“I love you,
you love me, we're a happy family!”
Atilla the Hun*
Well not much
happened today besides the usual writing though I also am
brainstorming a little flash fiction series. It's going to run an
entire week. (Mon-Fri) Every single story will be independent of
itself and pretty standalone but will all merge into a series. Kinda
like a TV show. It'll be done so you could actually read like the
third one alone and still enjoy it. But the best would be to read
them all in order. Once I do it I'll go back to my completely
different story each day. I'm quite excited with what I've come up
with so far. Oh, regarding the Mon-Fri I know many of you are not
American like me(since this is the great magnificent world-wide
Internet of awesomeness) so yeah adjust to your timezones I guess!
Anyway I do hope I have it ready in time for next week. Anyway onto
today's flash fiction!
The Man From
Harrington Street
You know those
movie plots where the main character gets amnesia and nobody can
identify them? Conveniently they can't find their fingerprints in
the system. No DNA records either. No ID. Nobody can identify them.

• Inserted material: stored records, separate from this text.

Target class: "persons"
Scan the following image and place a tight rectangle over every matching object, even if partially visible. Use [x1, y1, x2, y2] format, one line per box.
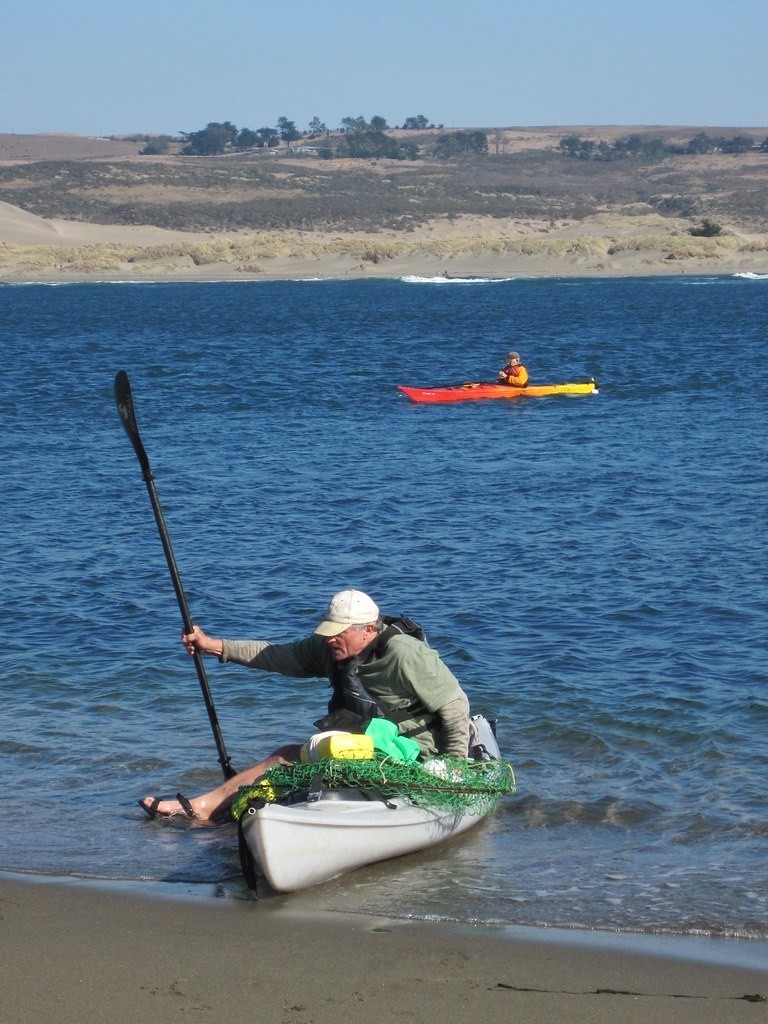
[139, 590, 470, 820]
[497, 352, 528, 388]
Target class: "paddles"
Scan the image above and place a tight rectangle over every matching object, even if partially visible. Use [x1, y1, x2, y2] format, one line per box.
[115, 368, 232, 775]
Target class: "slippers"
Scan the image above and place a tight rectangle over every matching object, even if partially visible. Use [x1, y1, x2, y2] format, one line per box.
[138, 792, 204, 829]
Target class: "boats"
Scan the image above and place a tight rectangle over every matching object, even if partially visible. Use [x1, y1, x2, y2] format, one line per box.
[396, 379, 601, 404]
[240, 712, 503, 894]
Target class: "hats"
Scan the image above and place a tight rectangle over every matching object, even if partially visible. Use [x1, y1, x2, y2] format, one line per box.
[314, 589, 379, 637]
[507, 352, 519, 359]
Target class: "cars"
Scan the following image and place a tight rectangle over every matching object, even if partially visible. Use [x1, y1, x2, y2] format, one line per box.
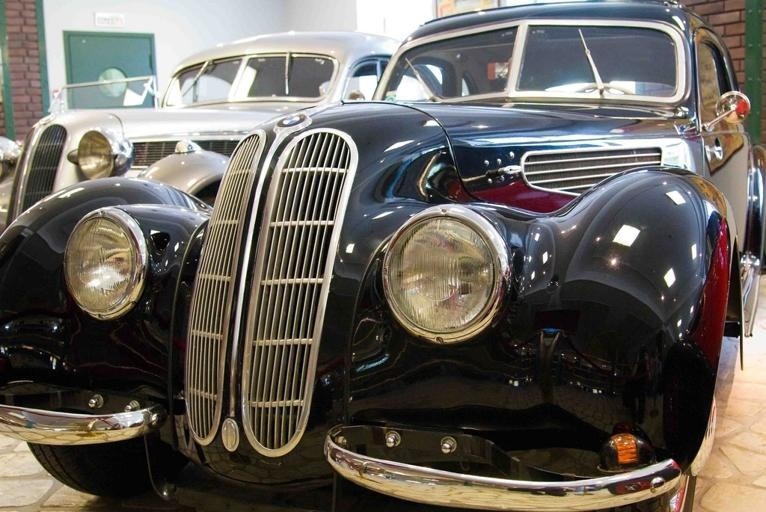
[0, 1, 766, 512]
[3, 30, 470, 219]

Even on the news! Well that happened to me. They nicknamed me
Harrington based on the street they found me near.
But there is
one terrible difference for me. I didn't completely have amnesia. I
was left with one memory. One terrible memory. It wasn't scary in of
itself. It was a party. A wedding party. My wedding party. The bride
was beautiful. I remember all the faces perfectly. With the help of
the police we were able to sketch all the faces I remember. They
couldn't identify any of those people either. They eventually said
that being unable to identify me was understandable. But all those
people at the party it must have been some dream I had when I had the
trauma of whatever caused my amnesia. I did have a massive head
injury. It may have been a massive accident.
It just felt so
real. So now I had a life I knew must have been real, lost forever.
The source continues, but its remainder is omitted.